### TEXT PASSAGE
▼

Eligibility Criteria

Inclusion Criteria

•Written informed consent before starting any study-specific procedure. If any patient is unable to give consent, it may be obtained from the patient's legal representative if in accordance with local laws and regulations.
•Men with castrate metastatic adenocarcinoma of the prostate, with the following characteristics:
•Confirmed pathological diagnosis.
•Metastatic disease (radiologically documented).
•All patients with chemical castration must have a serum testosterone level below 50 ng/ml. There is no need to document a serum testosterone in patients having a prior surgical castration
•Baseline PSA \> 5 ng/ml (according to the recommendations from the Prostate-Specific Antigen Working Group2).
•Androgen-independent progressive disease, as defined by detectable, rising PSA in two consecutive measurements at least one week apart:
•If PSA responded to a prior therapy, progression occurs when the PSA is 50% above the nadir level.

▲

### WHAT TO DO
1. According to the eligibility criteria, who may give consent if a patient is unable to?
2. Continue the eligibility criteria from where they stop.
The entries after this point are separate material and unrelated to the eligibility criteria.

### INFORMATION SHOWN

▼

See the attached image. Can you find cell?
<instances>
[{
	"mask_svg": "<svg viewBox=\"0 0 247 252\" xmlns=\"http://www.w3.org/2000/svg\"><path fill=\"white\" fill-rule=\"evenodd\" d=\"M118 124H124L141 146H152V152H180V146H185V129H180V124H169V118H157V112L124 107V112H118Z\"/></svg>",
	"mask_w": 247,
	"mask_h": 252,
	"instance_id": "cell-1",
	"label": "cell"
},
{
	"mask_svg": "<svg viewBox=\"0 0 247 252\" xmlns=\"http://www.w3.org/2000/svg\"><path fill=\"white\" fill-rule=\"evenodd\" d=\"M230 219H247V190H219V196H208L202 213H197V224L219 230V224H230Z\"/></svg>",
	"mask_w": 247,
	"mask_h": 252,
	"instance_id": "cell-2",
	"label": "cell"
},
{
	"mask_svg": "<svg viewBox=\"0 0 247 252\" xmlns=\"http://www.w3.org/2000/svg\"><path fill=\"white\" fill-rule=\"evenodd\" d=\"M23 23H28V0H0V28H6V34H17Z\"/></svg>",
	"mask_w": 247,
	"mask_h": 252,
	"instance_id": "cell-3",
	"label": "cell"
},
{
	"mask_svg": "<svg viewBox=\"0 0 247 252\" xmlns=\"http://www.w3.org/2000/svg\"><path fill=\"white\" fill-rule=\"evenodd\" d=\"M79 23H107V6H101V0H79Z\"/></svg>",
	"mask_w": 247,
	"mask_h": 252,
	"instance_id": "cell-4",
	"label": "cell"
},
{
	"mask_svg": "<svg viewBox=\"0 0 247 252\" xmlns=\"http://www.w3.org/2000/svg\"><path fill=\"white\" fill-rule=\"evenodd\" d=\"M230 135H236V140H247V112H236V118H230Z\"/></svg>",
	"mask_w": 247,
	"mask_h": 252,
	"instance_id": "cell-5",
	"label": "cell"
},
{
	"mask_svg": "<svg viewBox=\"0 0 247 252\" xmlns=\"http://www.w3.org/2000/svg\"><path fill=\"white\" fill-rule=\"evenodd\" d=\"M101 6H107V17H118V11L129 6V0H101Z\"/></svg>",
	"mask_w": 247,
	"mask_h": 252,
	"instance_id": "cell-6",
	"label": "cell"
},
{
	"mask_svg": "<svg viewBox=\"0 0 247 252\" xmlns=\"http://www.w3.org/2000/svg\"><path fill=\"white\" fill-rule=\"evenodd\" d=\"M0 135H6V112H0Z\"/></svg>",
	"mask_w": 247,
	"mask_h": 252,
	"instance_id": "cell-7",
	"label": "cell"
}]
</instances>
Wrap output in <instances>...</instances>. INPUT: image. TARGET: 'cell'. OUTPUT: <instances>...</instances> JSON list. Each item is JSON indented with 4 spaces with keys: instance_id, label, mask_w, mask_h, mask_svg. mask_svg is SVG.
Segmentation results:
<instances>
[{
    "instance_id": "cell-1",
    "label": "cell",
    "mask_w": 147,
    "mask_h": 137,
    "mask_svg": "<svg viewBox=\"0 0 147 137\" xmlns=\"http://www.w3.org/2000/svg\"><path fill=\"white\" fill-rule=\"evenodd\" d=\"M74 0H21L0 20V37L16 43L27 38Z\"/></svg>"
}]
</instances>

▲

### ANSWERS FOR THE EXERCISE
1. The patient's legal representative may give consent, if this is in accordance with local laws and regulations.

2.
•If PSA did not respond to a prior therapy, progression occurs when the PSA increases by 25% or more above pretreatment levels.
•In both cases, the increase in absolute value PSA level must be at least 5 ng/ml, and must be confirmed by a second measurement a minimum of 1 week later.

Exclusion Criteria

•Prior therapy with Aplidin®.
•Concomitant therapy with any anti-tumor agent, including glucocorticoids at a daily dose greater than 10 mg prednisone or equivalent, except when they were indicated for symptom control, provided that disease progression was documented while on steroids.
•Small cell carcinoma of the prostate.
•More than two previous lines of systemic therapy for patient's castrate metastatic disease, considering biological agents or chemotherapy as systemic therapy.
•Patients with progressive measurable disease but without increased PSA value (according to the consensus recommendations) will not be considered eligible.
•Wash-out periods less than:
•6 weeks after the last dose of a nitroso-urea or high dose chemotherapy
•4 weeks after the last dose of other chemotherapies or biological agents
•6 weeks after the end of treatment with extensive external beam radiation (more than 25% of bone marrow distribution) or radionuclide therapy.
•4 weeks after the end of treatment with palliative radiation involving less than 25% of bone marrow reserves.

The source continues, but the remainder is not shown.